Antes
de empezar a disfrutar de Perdidos en Nunca Jamás tuvimos que
superar varios escollos. Si hay obras que vienen con las mejores
recomendaciones, en este caso el empuje de voces creíbles se
mezclaba con el entusiasmo de gentes poco/nada de fiar. Esta
sensación de desconfianza se acrecentó al ver a parte del público
que asistía a la Sala Mirador, especímenes a los que podríamos
(des)calificar como “esos que van en bicis enanas por las aceras”,
o más sencillamente como fans de Girls. Sinceramente, donde se ponga
una señora con pieles como compañera de público, que se quiten los
de los pantalones bajeros. (Con lo rancios que somos, no es de
extrañar que tengamos cuatro followers).
Bueno,
podemos aprovechar este inusitado ataque de yoísmo para señalar
otro de los escollos a los que nos enfrentábamos: no soportamos otra
muestra más de “qué mal va todo”. De acuerdo, que hay motivos
de sobra, pero precisamente, todo esto ya lo hemos escuchado. Y que
estamos de acuerdo, y toda nuestra simpatía, pero ¿es necesario
otro ladrillo más en el muro? Elia Kazan contaba en sus memorias que
durante la Gran Depresión (cuando él todavía estaba del lado de
los ángeles) solo se montaban tres tipos de obras: aquellas que
tenían como héroe a un ruso (bueno), las que tenían como
protagonista a un alemán (malo), y obras sobre huelgas, toneladas de
obras sobre huelgas. Y así no se puede. El teatro siempre tiene que
se algo más que un campo acotado para copiar la realidad, que para
eso ya la tenemos a ella como intérprete insuperable. Porque además
de la reiteración, hay otro peligro mayúsculo: la autoindulgencia,
el quejismo.
Por
eso no nos parece apropiado que a una obra que ya peca cierta
complacencia se la acoja con ditirambos acríticos. Perdidos
tiene muchos valores de los que ahora hablaremos, pero no es en
absoluto una obra redonda, una obra plenamente lograda. Hay errores
de construcción, arritmias en la sucesión de escenas,
interpretaciones poco cuajadas. Que la simpatía por un proyecto como
este lleve a soslayar estos fallos es contraproducente y puede llevar
a creer que ya se ha llegado a la meta cuando solo estamos en el
camino, por muy estimulante que sea este. De hecho, muchas de las
debilidades de la obra son también parte de su encanto, pero en
ningún caso debemos aceptar sus errores con displicencia: sabemos de
sobra que eso es parte de nuestro problema.
Uno
de los puntos flacos transformados en aliados es el tono desmañado.

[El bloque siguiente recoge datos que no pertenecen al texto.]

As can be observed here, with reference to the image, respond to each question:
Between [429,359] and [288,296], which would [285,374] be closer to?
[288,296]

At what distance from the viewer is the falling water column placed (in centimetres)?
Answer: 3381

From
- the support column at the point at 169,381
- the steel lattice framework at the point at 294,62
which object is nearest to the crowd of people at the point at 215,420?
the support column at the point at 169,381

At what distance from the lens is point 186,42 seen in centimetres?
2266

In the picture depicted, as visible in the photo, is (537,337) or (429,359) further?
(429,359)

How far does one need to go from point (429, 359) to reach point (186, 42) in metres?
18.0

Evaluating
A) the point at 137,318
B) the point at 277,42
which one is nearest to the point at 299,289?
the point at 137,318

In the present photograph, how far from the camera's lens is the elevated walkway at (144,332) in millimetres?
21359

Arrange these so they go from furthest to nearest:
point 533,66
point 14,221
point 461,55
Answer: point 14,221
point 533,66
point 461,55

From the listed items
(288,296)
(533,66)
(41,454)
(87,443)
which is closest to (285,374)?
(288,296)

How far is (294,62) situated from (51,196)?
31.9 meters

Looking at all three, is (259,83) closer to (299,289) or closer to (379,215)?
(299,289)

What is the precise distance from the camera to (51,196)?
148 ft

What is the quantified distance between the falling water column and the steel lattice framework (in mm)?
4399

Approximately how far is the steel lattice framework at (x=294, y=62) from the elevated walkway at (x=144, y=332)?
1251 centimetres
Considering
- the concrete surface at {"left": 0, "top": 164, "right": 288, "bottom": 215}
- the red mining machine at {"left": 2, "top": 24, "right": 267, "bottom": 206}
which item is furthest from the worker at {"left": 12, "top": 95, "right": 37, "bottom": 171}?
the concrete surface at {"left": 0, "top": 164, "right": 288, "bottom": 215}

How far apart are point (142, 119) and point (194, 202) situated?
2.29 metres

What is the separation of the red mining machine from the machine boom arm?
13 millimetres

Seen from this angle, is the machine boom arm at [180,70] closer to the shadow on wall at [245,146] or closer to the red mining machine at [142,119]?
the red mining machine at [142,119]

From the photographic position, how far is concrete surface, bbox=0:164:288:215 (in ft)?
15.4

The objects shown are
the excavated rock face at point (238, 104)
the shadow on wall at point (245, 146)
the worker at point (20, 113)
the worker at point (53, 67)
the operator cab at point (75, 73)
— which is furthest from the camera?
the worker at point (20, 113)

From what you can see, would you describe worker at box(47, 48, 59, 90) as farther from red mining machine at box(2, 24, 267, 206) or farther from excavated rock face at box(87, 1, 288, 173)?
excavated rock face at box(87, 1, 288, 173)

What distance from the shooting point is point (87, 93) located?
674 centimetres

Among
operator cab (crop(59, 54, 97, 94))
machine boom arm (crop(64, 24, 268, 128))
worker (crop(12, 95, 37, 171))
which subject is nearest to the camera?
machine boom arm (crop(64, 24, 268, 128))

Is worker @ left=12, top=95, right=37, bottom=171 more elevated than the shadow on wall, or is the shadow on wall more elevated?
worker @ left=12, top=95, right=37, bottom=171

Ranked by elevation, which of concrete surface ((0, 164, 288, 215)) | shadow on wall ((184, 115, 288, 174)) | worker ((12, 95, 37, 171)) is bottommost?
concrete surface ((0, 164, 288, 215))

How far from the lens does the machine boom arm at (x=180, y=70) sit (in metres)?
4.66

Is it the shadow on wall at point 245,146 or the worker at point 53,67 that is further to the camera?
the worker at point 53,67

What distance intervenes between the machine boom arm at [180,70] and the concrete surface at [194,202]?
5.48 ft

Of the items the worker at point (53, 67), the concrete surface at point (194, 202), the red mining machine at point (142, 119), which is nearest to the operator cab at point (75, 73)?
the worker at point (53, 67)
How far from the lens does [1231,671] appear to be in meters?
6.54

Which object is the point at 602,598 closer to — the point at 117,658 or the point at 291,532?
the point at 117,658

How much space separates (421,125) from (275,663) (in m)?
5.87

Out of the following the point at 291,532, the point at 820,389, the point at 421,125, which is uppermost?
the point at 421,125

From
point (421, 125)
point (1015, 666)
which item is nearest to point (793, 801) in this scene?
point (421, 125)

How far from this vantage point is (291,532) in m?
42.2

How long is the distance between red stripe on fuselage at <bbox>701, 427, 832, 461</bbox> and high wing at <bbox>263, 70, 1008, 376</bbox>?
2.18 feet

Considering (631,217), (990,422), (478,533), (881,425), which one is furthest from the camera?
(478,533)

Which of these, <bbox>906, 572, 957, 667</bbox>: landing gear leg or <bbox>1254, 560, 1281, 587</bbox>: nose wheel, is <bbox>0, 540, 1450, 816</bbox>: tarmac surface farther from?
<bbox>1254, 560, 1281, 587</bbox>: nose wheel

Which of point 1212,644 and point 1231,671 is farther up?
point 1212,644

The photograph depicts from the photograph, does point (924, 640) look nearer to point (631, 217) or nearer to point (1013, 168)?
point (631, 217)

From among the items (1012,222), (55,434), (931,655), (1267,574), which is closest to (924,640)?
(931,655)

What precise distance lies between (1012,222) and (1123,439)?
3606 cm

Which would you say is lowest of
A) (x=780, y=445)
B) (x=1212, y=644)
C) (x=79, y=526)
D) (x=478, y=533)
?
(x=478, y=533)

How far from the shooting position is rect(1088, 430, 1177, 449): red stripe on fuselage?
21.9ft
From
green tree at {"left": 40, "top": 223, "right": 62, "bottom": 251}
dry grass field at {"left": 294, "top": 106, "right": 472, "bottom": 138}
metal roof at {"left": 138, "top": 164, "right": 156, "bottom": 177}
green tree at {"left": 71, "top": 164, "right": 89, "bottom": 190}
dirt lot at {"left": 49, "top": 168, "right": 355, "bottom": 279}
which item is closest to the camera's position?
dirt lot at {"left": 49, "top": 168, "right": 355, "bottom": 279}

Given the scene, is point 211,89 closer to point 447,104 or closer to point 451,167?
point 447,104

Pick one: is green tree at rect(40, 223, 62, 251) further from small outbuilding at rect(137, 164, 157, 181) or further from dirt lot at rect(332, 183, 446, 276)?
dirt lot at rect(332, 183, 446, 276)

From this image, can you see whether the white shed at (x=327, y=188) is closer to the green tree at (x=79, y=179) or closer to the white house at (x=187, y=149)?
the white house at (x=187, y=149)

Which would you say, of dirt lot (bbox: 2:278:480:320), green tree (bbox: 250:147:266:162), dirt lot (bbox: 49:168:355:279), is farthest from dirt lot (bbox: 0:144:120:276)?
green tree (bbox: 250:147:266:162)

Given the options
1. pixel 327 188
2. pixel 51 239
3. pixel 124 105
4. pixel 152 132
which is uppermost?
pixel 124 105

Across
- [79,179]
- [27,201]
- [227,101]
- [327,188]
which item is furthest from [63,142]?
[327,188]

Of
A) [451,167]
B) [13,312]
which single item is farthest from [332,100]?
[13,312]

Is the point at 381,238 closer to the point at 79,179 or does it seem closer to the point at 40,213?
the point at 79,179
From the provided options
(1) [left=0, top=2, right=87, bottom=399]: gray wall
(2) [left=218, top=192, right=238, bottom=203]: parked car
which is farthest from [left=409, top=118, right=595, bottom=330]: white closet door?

Todo parece suceder un poco por conveniencia, porque la historia
tiene que avanzar, pero esto también dota al montaje de una frescura
inusitada. Si el lado malo es la falta de profundidad en los
planteamientos, el enroque en las ideas soltadas sin desarrollo, por
otra parte se gana en desparpajo, en conseguir una comunicación
inmediata con el público. Los momentos musicales pueden parecer
chapuceros o intentos por encubrir con melodiosidad reconocible
baches de los que no se sabe cómo salir, pero si el espectador se
pone a su nivel, son divertidos y con su punto de creatividad naïf.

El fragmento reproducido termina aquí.